In a statement written by Smith and released by ESPN, the sports talker didn't exactly apologize, but did attempt to clarify that his comments were directed at Jackson, and were not an attempt to put any more focus on Odom's public struggles.
Because of my personal affection for Lamar Odom — and only for that reason — I want to return to my comments about something I've repeated quite often over the last few days: the flagrant ineptitude that I feel has been on continual display by Knick's President Phil Jackson.
My comments were NOT to put any more focus on Lamar Odom's much publicized drug use and addiction. He was not the target of my ire.

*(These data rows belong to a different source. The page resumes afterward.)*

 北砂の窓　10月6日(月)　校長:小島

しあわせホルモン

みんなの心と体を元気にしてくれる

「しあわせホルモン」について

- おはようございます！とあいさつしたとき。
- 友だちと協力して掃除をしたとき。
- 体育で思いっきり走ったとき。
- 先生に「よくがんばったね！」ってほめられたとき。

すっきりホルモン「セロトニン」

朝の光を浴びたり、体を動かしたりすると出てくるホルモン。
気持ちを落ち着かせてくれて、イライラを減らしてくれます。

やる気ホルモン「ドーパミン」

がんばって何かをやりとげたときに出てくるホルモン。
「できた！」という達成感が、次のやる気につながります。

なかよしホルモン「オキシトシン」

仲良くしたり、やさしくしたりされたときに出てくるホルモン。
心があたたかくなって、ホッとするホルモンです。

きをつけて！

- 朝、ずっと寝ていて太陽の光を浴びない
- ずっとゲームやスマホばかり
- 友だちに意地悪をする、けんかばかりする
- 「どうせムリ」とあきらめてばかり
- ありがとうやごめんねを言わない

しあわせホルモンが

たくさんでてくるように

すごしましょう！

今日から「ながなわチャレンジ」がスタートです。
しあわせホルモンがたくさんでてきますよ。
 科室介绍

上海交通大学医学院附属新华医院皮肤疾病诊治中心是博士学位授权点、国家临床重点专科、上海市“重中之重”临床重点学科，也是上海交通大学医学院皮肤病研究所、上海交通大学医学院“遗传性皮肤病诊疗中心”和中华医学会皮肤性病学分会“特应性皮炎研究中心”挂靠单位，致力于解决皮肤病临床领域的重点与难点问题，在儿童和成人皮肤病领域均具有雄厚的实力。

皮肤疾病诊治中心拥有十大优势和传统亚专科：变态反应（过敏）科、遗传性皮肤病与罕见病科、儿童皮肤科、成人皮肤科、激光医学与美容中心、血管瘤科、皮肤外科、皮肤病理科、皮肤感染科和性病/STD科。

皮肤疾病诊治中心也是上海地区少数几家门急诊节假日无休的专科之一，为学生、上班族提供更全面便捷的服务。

The sole focus of my comments were directed at the unmitigated disaster that Phil Jackson has created since he's arrived in New York. It my opinion, he simply couldn't leave soon enough.
Lamar Odom is simply one of the nicest athletes any of us have encountered, and has always been a gentlemen to everyone in NBA circles — including me — which is something I've repeated throughout the years.
That's why it's worth repeating: Lamar Odom was not the focus of my ire. My comments were entirely, totally, meant for Phil Jackson. Anyone who loves the NY Knicks, who've witnessed what has been transpiring over the last three years, know exactly who I was directing my comments to.